P uptake takes place as phosphate (Pi) either from inorganic Pi pools in the aqueous phase of the soil or after cleavage of phosphate from organic-bound phosphate. Cleavage of Pi from ATP by enzymes commonly present in the rhizosphere, such as extracellular acid phosphatases, ecto-apyrases and/or nucleotidases, prior ADP/AMP/adenosine uptake is highly probable (Scheerer et al., 2019). Uptake of P from nucleotides was investigated with labelled ATP, with 13C at the ribose and base, with 15N at the base only and with 33P at the α or γ position of the phosphate (Scheerer et al., 2019) (see figure 1). Although uptake of ATP/ADP/AMP cannot be excluded, uptake of the nucleoside adenosine without further breakdown into its constituent ribose and adenine is indicated. Based on the 33P, 13C, and 15N uptake rates calculated as equivalents of ATP the ‘pro and contra’ for the uptake of nucleotides and nucleosides is discussed in Scheerer et al., (2019). However, it is highly probable that there are differences between the type of the soil as well as the pH of the soil.

Figure 1: Diagram of ATP and the labelling postions of 13C, 15N and 33P. Molybdate was applied as a
common acid phosphatase inhibitor to prevent cleavage of the γPi and βPi unit of the ATP molecule. Phosphate (Pi) is take up by roots via phosphate transporters. For details see Scheerer et al., (2019).

 

P nutrition strategies differ between beech and poplar. Fagus sylvatica forests of Central Europe have been established on P-limited soils. This requires an efficient P-nutrition strategy to sustain sufficient P for growth and development during annual growth, which results in similar biomass increment at forests stands with high and low soil-P availability. Adult beech trees show P storage and P remobilization in branches in form of inorganic phosphate (Pi) and organic-bound phosphate (Porg) in the bark and wood (Netzer et al., 2017; 2018b). In addition, dormant leaf buds build a ‘start-up capital’ in form of phospholipids (Netzer et al., 2017; 2018b). Hence, P recycling is the P nutrition strategy of adult beech trees at poor P nutrition (figure 2, right site). In contrast, beech offspring did not exhibit any P storage in the stem bark and wood but accumulated P in dormant leaf buds which allows fast development of leaves in spring. Nevertheless, the P nutrition strategy of beech offspring has been characterized by P acquisition.

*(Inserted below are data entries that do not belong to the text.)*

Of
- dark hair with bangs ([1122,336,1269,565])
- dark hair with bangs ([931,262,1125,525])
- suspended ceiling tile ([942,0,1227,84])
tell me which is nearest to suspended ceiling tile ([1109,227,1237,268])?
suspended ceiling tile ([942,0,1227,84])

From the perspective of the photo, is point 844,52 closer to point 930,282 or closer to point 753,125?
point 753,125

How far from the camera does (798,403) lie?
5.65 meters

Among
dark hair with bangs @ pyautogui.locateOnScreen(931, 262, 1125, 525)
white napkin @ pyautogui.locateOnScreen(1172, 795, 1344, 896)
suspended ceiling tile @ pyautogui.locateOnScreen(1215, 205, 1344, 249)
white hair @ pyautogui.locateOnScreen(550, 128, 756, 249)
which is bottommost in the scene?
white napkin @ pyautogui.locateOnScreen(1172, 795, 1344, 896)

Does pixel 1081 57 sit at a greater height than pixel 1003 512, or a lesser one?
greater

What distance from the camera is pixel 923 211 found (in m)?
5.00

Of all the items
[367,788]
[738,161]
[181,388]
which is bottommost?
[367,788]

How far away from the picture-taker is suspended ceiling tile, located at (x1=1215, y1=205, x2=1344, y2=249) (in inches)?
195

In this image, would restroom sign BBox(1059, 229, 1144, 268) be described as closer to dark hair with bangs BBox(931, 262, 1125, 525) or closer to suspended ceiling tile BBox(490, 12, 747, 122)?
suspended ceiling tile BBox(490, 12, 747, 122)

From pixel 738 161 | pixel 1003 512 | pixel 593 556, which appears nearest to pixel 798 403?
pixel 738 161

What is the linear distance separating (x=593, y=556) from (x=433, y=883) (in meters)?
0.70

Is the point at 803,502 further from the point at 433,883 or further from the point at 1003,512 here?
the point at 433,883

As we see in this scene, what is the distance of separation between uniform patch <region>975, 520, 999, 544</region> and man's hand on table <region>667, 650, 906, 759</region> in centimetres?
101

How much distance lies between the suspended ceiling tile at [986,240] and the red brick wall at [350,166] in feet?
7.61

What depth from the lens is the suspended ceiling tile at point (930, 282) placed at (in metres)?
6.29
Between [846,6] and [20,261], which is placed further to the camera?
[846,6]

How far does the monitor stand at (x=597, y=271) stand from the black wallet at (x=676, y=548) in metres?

The P nutrition of Populus x canescens markedly differs from that of European beech growing at low soil-P availability (Netzer et al. 2018a, Watanabe et al., 2018), which was mainly due to the absence of internal P (re)cycling during the annual growth that is indicated by the lack of establishing P storage pools in twig bark and wood during dormancy. Thus, a strategy to economize P nutrition and to prevent P losses has not been developed and the P nutrition of poplar can be characterized as P acquisition strategy (see figure 2, left site). The latter is not surprising when the main growth habitat with sufficient or even surplus in soil-P is considered for poplar.

 

Figure 2: The P nutrition strategy of Populus x canescens (left site) and of Fagus sylvatica offspring and adutls (right site). Figure adapted from Krüger et al., (2020).